• [Texte présenté]
+-------+

Le professeur Stig Jarle Hansen, de l’Université norvégienne des sciences de la vie (NMBU), est un expert du djihadisme en Afrique, notamment au Sahel, et a écrit un ouvrage très estimé en anglais sur le sujet : Horn, Sahel and Rift – Fault-lines of the African Jihad. Dans un nouvel entretien avec Geopolitika, il analyse en profondeur l’évolution de la situation au Mali au cours de l’année écoulée.
Propos recueillis par Henrik Werenskiold. Traduction de Conflits


Al-Qaïda continue de gagner du terrain au Mali et a récemment imposé un blocus de carburant contre la capitale Bamako. Comment voyez-vous la situation dans le pays aujourd’hui ?

J’y ai beaucoup réfléchi, et l’évolution est conforme à ce que je prévoyais depuis longtemps. Déjà lorsque nous avions parlé il y a environ un an et demi, j’avais dit que les opérations russes de contre-insurrection au Mali étaient contre-productives et qu’elles produiraient l’effet inverse. Depuis, tout s’est nettement aggravé.

En pratique, les opérations russes ressemblent à celles des Français – mais en plus brutales encore. Numériquement faibles, les Russes fondent leur approche sur la peur et la destruction. Par des punitions collectives infligées aux villages et à des groupes entiers, ils cherchent à contraindre la population locale à renoncer à toute résistance, mais c’est une stratégie erronée.

+-------+

• [Enregistrements]
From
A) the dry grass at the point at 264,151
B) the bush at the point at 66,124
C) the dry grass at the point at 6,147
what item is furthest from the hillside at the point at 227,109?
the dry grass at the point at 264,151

+-------+

• [Consignes]
(1) Dans l'entretien sur le Mali, reprenez le passage qui commence par « Le professeur Stig » et se termine par « pays aujourd’hui ? », en remplaçant « carburant » par « vivres ».
(2) Reproduisez mot pour mot l'ensemble des enregistrements, sans rien y changer.

• [Réponses attendues]
(1)
Le professeur Stig Jarle Hansen, de l’Université norvégienne des sciences de la vie (NMBU), est un expert du djihadisme en Afrique, notamment au Sahel, et a écrit un ouvrage très estimé en anglais sur le sujet : Horn, Sahel and Rift – Fault-lines of the African Jihad. Dans un nouvel entretien avec Geopolitika, il analyse en profondeur l’évolution de la situation au Mali au cours de l’année écoulée.
Propos recueillis par Henrik Werenskiold. Traduction de Conflits


Al-Qaïda continue de gagner du terrain au Mali et a récemment imposé un blocus de vivres contre la capitale Bamako. Comment voyez-vous la situation dans le pays aujourd’hui ?

(2)
From
A) the dry grass at the point at 264,151
B) the bush at the point at 66,124
C) the dry grass at the point at 6,147
what item is furthest from the hillside at the point at 227,109?
the dry grass at the point at 264,151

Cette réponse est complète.